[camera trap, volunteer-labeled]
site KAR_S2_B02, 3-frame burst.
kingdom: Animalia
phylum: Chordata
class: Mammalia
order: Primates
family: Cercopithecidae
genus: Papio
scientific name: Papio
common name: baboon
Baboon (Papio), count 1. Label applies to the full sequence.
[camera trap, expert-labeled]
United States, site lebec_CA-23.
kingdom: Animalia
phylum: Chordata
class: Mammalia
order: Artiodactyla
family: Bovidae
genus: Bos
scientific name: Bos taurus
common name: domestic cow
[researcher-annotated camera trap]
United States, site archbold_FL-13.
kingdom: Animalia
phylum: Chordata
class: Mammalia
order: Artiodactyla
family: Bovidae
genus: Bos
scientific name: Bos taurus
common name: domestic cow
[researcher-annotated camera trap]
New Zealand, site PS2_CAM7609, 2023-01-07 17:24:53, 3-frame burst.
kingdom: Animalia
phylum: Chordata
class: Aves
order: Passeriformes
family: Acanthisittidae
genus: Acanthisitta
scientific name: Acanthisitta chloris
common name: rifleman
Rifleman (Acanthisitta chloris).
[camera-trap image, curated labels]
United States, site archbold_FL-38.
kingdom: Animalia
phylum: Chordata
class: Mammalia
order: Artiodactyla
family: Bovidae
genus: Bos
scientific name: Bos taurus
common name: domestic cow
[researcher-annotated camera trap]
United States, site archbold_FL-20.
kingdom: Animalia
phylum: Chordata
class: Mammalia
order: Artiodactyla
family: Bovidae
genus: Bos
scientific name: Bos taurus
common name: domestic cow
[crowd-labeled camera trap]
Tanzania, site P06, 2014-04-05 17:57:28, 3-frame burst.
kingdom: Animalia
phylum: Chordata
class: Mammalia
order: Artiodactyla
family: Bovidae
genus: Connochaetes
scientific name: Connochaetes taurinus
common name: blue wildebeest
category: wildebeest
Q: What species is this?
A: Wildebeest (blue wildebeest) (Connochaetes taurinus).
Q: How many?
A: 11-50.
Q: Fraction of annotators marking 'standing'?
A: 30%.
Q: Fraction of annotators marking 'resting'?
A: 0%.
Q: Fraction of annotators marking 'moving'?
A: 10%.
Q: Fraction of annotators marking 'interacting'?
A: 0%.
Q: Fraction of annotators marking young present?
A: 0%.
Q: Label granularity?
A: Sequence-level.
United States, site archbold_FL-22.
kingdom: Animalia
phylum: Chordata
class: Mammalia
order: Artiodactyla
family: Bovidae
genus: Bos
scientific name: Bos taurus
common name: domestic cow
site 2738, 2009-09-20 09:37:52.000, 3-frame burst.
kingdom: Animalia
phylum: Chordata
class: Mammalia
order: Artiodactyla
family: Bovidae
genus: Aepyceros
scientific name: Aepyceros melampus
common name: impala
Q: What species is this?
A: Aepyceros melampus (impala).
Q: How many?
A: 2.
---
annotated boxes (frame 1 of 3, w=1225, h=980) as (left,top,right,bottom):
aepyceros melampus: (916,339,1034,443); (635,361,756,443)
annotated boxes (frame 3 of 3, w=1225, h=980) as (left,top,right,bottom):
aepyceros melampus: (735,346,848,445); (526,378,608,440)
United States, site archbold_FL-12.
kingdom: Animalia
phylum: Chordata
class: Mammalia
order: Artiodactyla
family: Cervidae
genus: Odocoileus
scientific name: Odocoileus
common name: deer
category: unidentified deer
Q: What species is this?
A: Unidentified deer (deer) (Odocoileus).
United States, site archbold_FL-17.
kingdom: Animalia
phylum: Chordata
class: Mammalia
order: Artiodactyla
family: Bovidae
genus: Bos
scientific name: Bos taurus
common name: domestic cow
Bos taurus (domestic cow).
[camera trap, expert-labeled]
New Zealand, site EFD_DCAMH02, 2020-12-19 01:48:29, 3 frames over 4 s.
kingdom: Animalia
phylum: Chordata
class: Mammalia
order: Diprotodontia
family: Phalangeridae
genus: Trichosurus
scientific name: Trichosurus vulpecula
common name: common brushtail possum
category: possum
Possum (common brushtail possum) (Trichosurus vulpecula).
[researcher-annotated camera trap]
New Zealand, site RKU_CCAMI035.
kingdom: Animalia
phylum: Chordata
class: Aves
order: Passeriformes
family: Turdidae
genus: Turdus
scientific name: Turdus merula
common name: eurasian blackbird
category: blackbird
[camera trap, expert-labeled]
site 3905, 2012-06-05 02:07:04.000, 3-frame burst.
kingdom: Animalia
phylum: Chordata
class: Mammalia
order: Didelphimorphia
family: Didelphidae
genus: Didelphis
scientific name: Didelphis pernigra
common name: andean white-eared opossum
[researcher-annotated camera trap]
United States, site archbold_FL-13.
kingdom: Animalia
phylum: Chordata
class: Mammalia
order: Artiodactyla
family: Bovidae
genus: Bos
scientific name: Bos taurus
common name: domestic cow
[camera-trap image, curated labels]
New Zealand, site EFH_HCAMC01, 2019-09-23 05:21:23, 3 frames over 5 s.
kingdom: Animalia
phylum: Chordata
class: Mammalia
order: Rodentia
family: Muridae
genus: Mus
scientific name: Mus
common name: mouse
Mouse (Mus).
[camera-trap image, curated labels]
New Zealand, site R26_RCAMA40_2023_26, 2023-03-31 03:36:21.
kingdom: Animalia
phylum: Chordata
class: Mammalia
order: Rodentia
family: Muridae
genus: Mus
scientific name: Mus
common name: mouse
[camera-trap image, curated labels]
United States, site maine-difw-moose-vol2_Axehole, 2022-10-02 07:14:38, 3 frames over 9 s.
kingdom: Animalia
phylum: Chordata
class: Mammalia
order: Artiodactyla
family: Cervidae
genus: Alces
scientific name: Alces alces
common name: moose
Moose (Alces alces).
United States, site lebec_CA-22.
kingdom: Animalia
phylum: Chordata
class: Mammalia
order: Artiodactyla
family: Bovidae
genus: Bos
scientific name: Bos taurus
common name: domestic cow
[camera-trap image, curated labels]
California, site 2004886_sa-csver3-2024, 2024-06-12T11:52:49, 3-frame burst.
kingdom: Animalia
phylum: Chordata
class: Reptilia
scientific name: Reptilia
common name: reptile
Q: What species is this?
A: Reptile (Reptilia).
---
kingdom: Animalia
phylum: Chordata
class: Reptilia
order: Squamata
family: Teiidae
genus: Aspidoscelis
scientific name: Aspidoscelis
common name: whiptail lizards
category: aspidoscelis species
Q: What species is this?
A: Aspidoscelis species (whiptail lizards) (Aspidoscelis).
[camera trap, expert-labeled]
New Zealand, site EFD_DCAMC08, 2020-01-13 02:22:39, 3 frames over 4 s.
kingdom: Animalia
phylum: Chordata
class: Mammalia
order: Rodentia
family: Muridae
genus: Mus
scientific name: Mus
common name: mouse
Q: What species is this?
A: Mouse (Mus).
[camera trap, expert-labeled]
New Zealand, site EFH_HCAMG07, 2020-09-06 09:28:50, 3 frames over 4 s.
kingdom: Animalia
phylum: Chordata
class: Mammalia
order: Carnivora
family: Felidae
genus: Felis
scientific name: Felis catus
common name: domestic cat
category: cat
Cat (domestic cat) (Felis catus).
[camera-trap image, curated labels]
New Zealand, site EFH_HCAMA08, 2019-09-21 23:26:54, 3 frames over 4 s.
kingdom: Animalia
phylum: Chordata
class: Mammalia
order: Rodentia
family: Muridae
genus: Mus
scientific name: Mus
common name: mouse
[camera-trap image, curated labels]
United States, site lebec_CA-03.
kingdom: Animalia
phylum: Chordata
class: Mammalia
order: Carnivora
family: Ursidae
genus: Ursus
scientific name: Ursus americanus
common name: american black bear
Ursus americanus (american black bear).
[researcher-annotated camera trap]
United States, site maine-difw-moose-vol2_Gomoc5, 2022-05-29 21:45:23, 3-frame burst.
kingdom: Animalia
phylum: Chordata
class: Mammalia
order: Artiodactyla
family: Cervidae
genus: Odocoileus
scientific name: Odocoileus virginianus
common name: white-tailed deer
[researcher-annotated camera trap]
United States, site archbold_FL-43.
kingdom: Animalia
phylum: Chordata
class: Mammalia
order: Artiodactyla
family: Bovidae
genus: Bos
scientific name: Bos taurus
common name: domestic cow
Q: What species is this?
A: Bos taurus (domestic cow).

GOAL OF THE EXERCISE.
Copy the entries word for word. Start at the first line and end with the line containing "United States, site lebec_CA-23.".

OUTPUT.
[camera trap, volunteer-labeled]
site KAR_S2_B02, 3-frame burst.
kingdom: Animalia
phylum: Chordata
class: Mammalia
order: Primates
family: Cercopithecidae
genus: Papio
scientific name: Papio
common name: baboon
Baboon (Papio), count 1. Label applies to the full sequence.
[camera trap, expert-labeled]
United States, site lebec_CA-23.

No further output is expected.